▶ [TASK TO COMPLETE]:
Repeat the records below exactly. Omit the pictures.

▶ [ENTRIES SUPPLIED]:
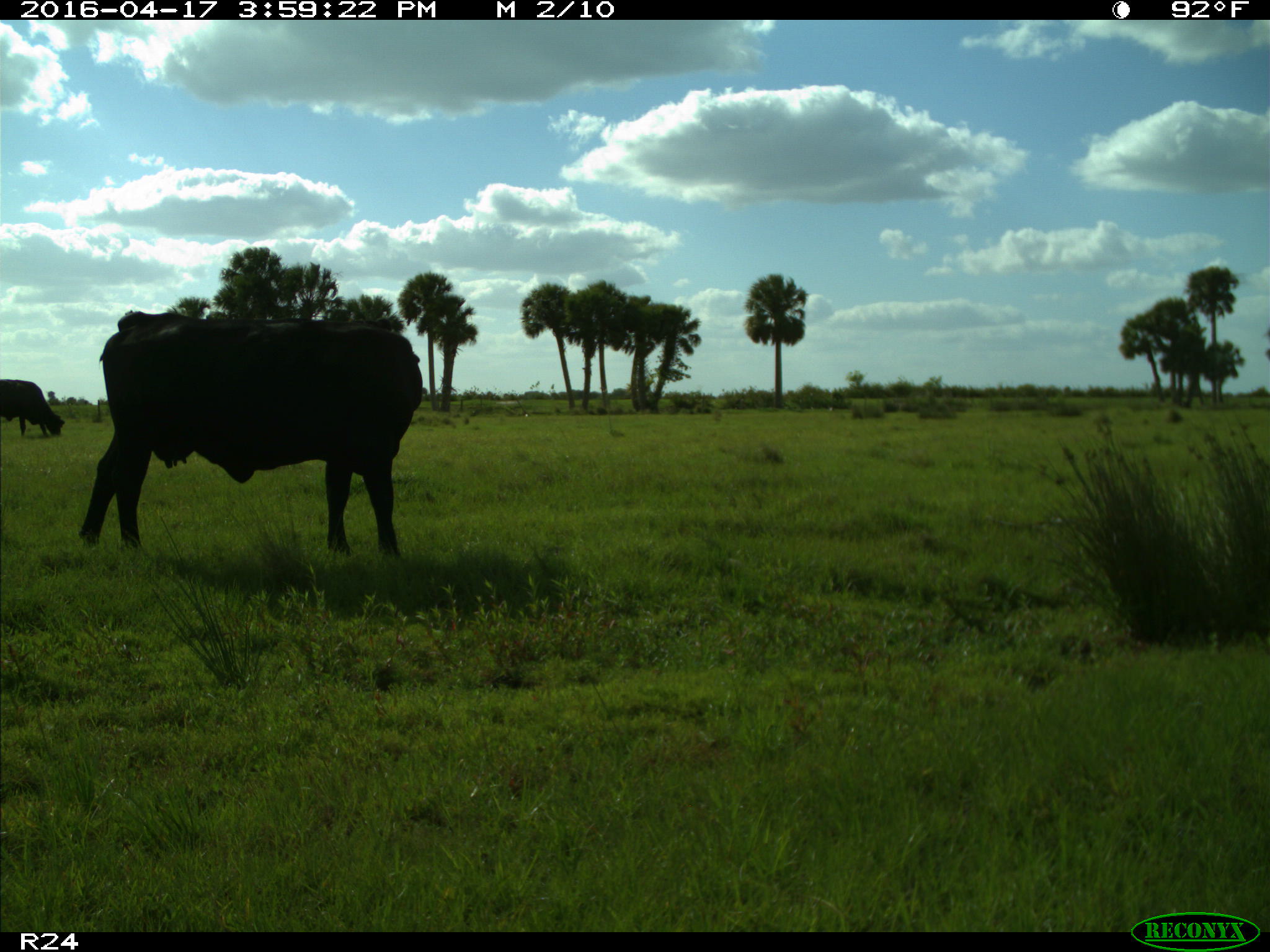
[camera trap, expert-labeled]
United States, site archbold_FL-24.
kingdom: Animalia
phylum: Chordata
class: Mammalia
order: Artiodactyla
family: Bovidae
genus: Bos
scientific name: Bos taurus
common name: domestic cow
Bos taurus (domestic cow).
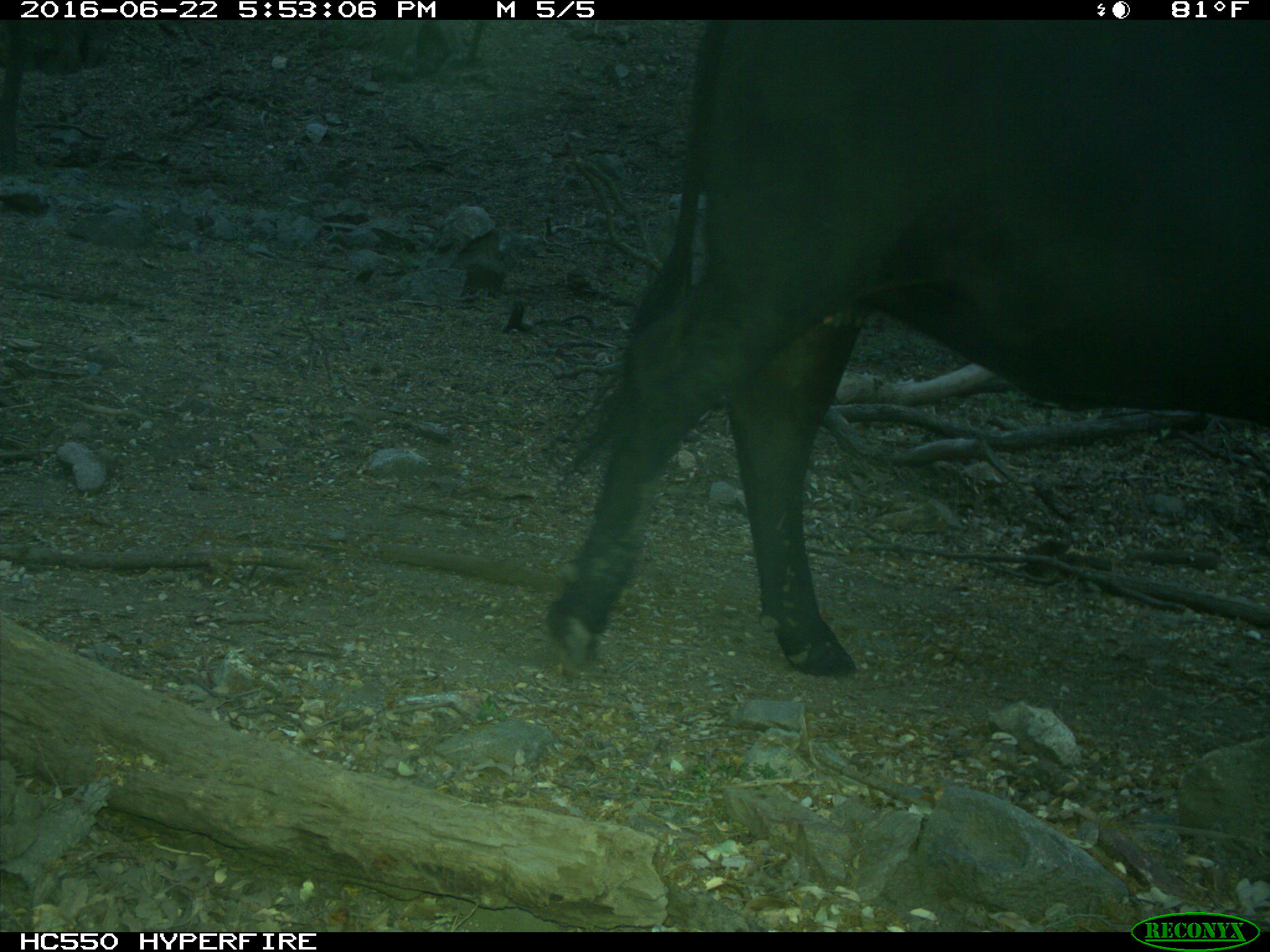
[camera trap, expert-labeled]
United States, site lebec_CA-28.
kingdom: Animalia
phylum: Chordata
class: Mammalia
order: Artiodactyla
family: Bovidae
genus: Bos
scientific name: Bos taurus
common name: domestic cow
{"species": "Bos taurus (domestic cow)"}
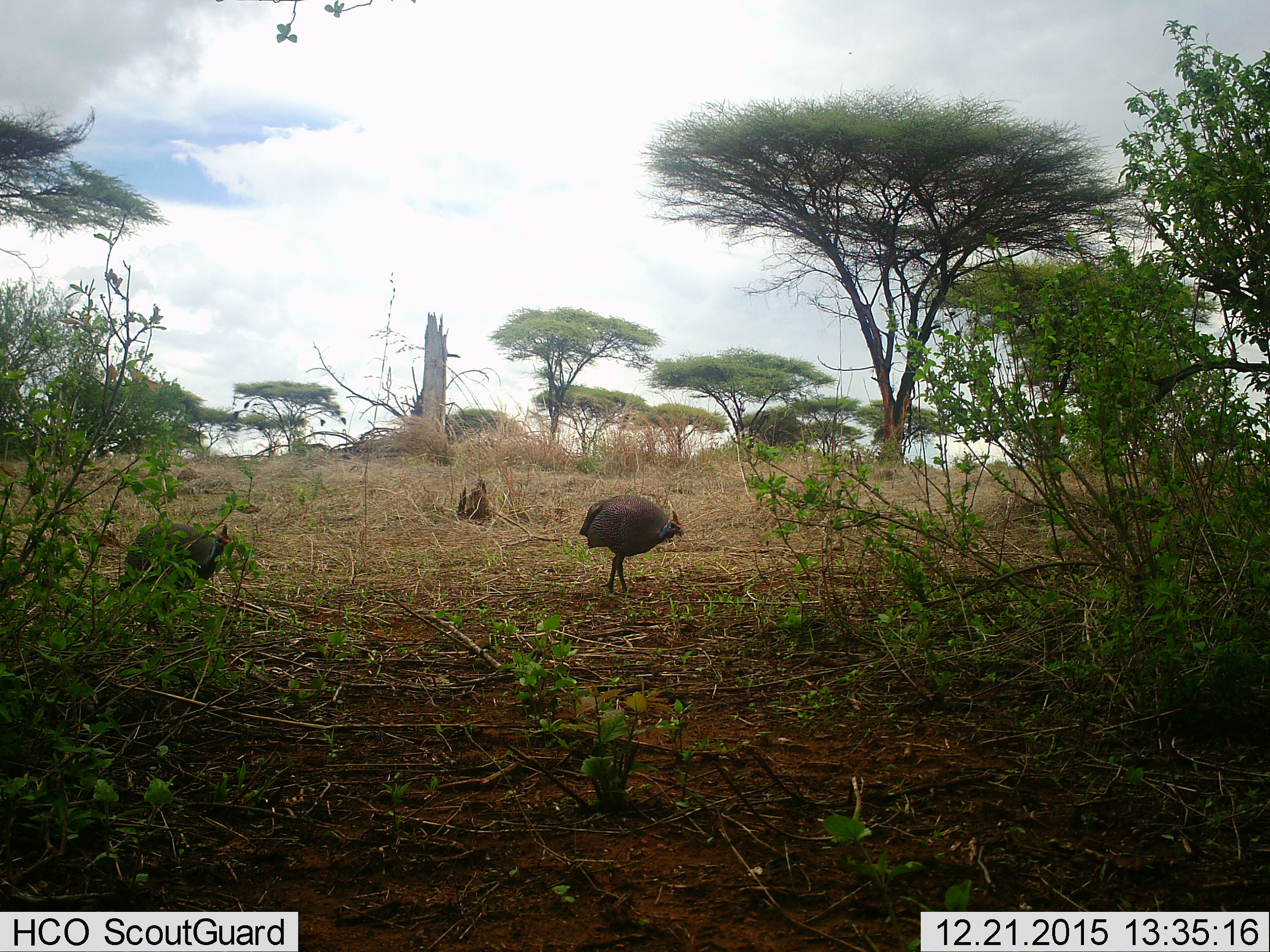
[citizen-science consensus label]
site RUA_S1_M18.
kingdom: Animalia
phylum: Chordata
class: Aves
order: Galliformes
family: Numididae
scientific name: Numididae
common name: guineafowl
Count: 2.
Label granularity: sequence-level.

▶ [ANSWER SPACE]:
[camera trap, expert-labeled]
United States, site archbold_FL-24.
kingdom: Animalia
phylum: Chordata
class: Mammalia
order: Artiodactyla
family: Bovidae
genus: Bos
scientific name: Bos taurus
common name: domestic cow
Bos taurus (domestic cow).
[camera trap, expert-labeled]
United States, site lebec_CA-28.
kingdom: Animalia
phylum: Chordata
class: Mammalia
order: Artiodactyla
family: Bovidae
genus: Bos
scientific name: Bos taurus
common name: domestic cow
{"species": "Bos taurus (domestic cow)"}
[citizen-science consensus label]
site RUA_S1_M18.
kingdom: Animalia
phylum: Chordata
class: Aves
order: Galliformes
family: Numididae
scientific name: Numididae
common name: guineafowl
Count: 2.
Label granularity: sequence-level.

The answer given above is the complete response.